やがて、女はもう一人の彼女を誘おうと思いました。
彼女は女の様子が変だと分かっていました。
ですから、彼女は女を助けようと思ったのでしょう。
しかし、それがいけなかった。
だけど、それは間違いじゃなかった。
彼女は自身と女に襲いかかる人たちを、自身の力で倒していきました。
しかし、彼女はその力を制御できず。
女すらも傷つけてしまいました。
女は病院に行きました。
彼女はお見舞いに行きました。
そして女は錯乱していたのか、彼女を見て、とてもひどい一言を放ちました。
とても、とてもひどい一言でした。
女は何も感じませんでした。
何も、感じることが出来ませんでした。
女が正気に戻ったとき、自分を責めました。
女の元に彼女はおらず、
彼女の元に女はいませんでした。
それが、女には耐え難い苦痛だったのでしょう。
それは、女への罪の対価なのでしょう。
やがて、女は自身を責め、攻めせめ続け、
やがて、女は死んでしまいました。
自身で命を絶ちました。
これが、女の出来た、彼女へのお詫び。
これが、女に唯一出来た、彼女への慰め。
しかし、彼女はそのことを知ることはありません。
女はそれでも良いと思いました。
ですが、彼女のことは思い続けている。
それが神様にも通じたのでしょう。
神様は、女を自分の妻として、娘として迎え入れました。
神様は、女に自身と同じ力を、女に宿しました。
そして女は力を手に入れました。
その手はすでに何事をも跳ね返す白い手で。
その手はすでに何者をも守れる強い力を手に。
女は思いました。
この力で、彼女をあらゆる事から守ってあげようと。
この力で、彼女が望むものを全て与えてあげようと。
すこし、昔の話をしましょう。
すこし、昔の話をしましょう。
※――――
「あなたが……」
蒼い髪の女はこちらに向かってその双眸で睨んでいる。
「あなたが、いるから……っ! 桜田さんは……! さーちゃんは、苦しんでいる……! もがいている……!」
……おいおい。
俺、ひょっとして邪魔なのか?
はっはっは。

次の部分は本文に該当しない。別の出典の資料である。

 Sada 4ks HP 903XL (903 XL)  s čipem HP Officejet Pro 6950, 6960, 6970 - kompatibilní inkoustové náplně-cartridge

いや、まいったな。
でもな……。
「もう二度と、守れるもんを手放したくねぇんだよ」
静かに、そう言った。
「そう……なら、仕方ないわね」
蒼い髪の女は、その双眸で睨みながら、俺の首をつかんだ。
強い力だ。
息が出来なくなってきている。
自分の首から出ているのは、もはやすきま風のような息だけ。
苦しい。
「ここで、あなたは誰にも知られずに、死になさいっ……」
ここで全て終わる。
ああ。終わりか。終わりなんだな。
くそっ。終わりかよ。
気が遠くなりながら、俺は未練を残していた。
まだまだやることはある。だから俺はまだ死ねない死にたくない。
けど、この状況ではどうしようもない。
どうすることも出来ない。
そう思ったとき。
「藤代さん!!」
あいつの、声がした。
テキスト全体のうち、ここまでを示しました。